PASSAGE TO READ:
>>

The ginger plant has been used by humans for millennia. As a spice, it plays an important role in many types of cuisines, and it also has been used in traditional medicine practices. The most common uses for ginger in traditional medicine include easing digestive problems and reducing pain related to inflammation.

In a series of studies published between 2014 and 2017, a team led by researchers at Kerman University of Medical Sciences, in Iran, demonstrated that injections of ginger extract had beneficial effects in a mouse model of MS. The results suggested that the ginger treatment reduced disease-driving inflammation and lessened the resulting damage in the nervous system that gives rise to MS symptoms.

However, “despite the promising effects of supplementation with ginger in the MS animal model, to the best of our knowledge, no randomized controlled trial (RCT) has been conducted on this topic,” the researchers wrote.

To address this knowledge gap, the team is conducting a double-blind clinical trial (IRCT20180818040827N3) — one in which neither scientists nor participants know which patients are receiving the ginger supplements and which the placebo. The study, which launched in early 2022, is sponsored by Isfahan University of Medical Sciences, also in Iran.

<<

TASK REQUIREMENTS:
1. In the ginger passage, which university is sponsoring the clinical trial?
2. Translate this sentence from the ginger passage into Spanish: "The study, which launched in early 2022, is sponsored by Isfahan University of Medical Sciences, also in Iran."
3. Continue the ginger passage, picking up after its final sentence.

INFORMATION SHOWN:

>>

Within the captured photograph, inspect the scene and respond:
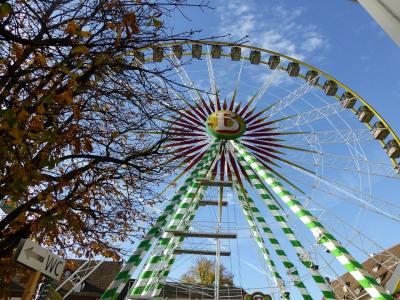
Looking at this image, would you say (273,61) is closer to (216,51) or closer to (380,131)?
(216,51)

<<
>>

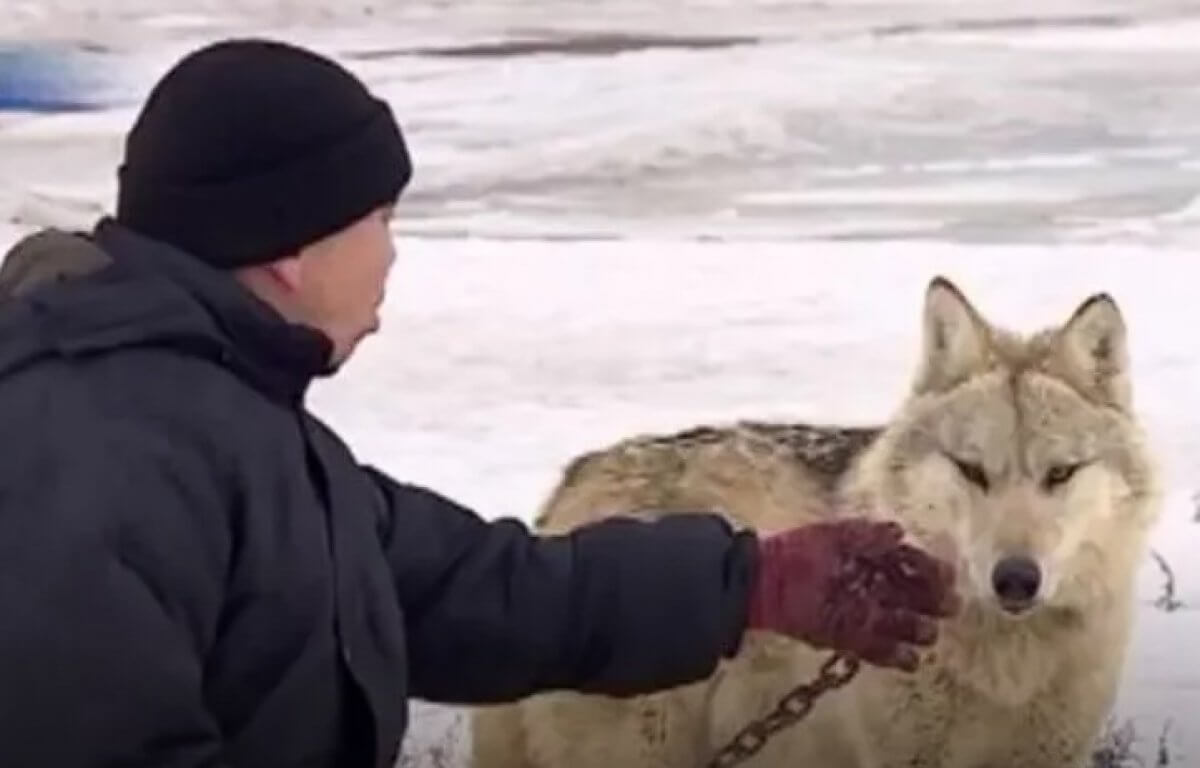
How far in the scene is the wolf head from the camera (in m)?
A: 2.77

<<
>>

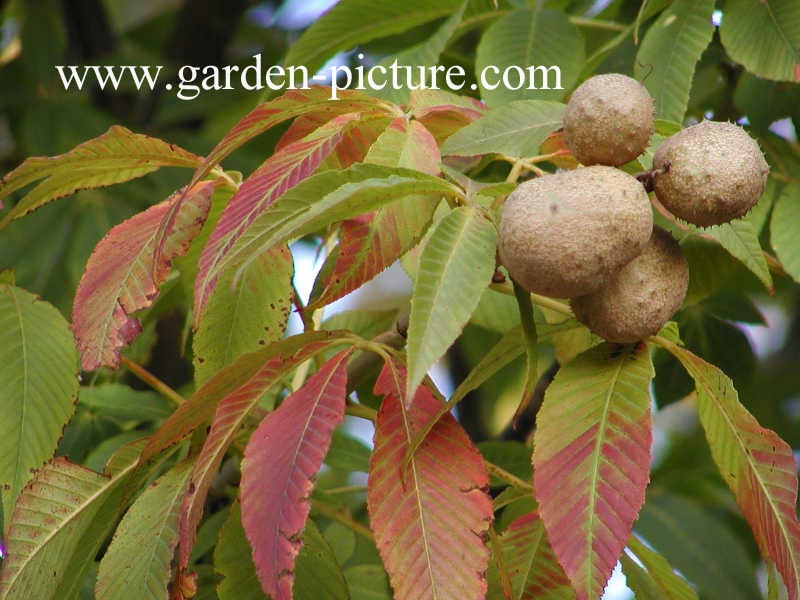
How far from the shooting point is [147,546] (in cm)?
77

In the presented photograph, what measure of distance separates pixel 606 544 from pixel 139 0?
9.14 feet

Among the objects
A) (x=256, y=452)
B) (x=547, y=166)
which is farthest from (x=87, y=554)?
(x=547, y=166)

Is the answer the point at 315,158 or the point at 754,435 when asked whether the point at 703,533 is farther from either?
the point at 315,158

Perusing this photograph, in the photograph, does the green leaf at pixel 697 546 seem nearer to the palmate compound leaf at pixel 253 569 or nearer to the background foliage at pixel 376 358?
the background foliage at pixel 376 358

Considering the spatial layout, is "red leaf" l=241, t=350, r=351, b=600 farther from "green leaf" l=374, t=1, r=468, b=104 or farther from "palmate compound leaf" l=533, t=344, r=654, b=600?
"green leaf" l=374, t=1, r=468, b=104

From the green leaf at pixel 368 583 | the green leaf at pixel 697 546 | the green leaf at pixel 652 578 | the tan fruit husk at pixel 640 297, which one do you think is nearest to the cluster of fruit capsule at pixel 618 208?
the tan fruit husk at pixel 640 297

<<

TASK ANSWERS:
1. Isfahan University of Medical Sciences

2. El estudio, que comenzó a principios de 2022, está patrocinado por la Universidad de Ciencias Médicas de Isfahán, también en Irán.

3.
The study was planned to include 52 adults with RRMS, between ages 18 and 50, who are on stable treatment without recent relapse activity. After a three-week run-in period, participants are assigned to take either 500 mg ginger supplements, or a placebo, three times daily for 12 weeks, or about three months.

Participants in both groups are directed to maintain their normal dietary and physical activity habits, though all are asked to refrain from consuming foods that contain ginger as a spice.

A number of metrics will be assessed before and after the 12-week intervention period. MS-related disability will be assayed using the Expanded Disability Status Scale (EDSS), and life quality will be measured using the MS Impact Scale (MSIS-29), both of which are established standardized measures of disability.

The severity of a number of digestive problems — such as heartburn, nausea, vomiting, constipation, and diarrhea — will be rated by patients on a scale from 0 to 100. Body mass index (BMI), a ratio of weight to height, also will be tracked.

Levels of several MS-related biomarkers in participants’ blood also will be assessed. These include neurofilament light chain (NfL), a marker of nerve damage, as well as several markers related to inflammation, like matrix metalloproteinase-9, interleukin-17, and nitric oxide.

Consuming ginger at levels up to 4,000 mg per day is generally considered safe, according to the U.S. Food and Drug Administration. Nonetheless, as this is the first study of ginger supplementation in MS patients, researchers said they will closely monitor participants for any side effects associated with the supplements.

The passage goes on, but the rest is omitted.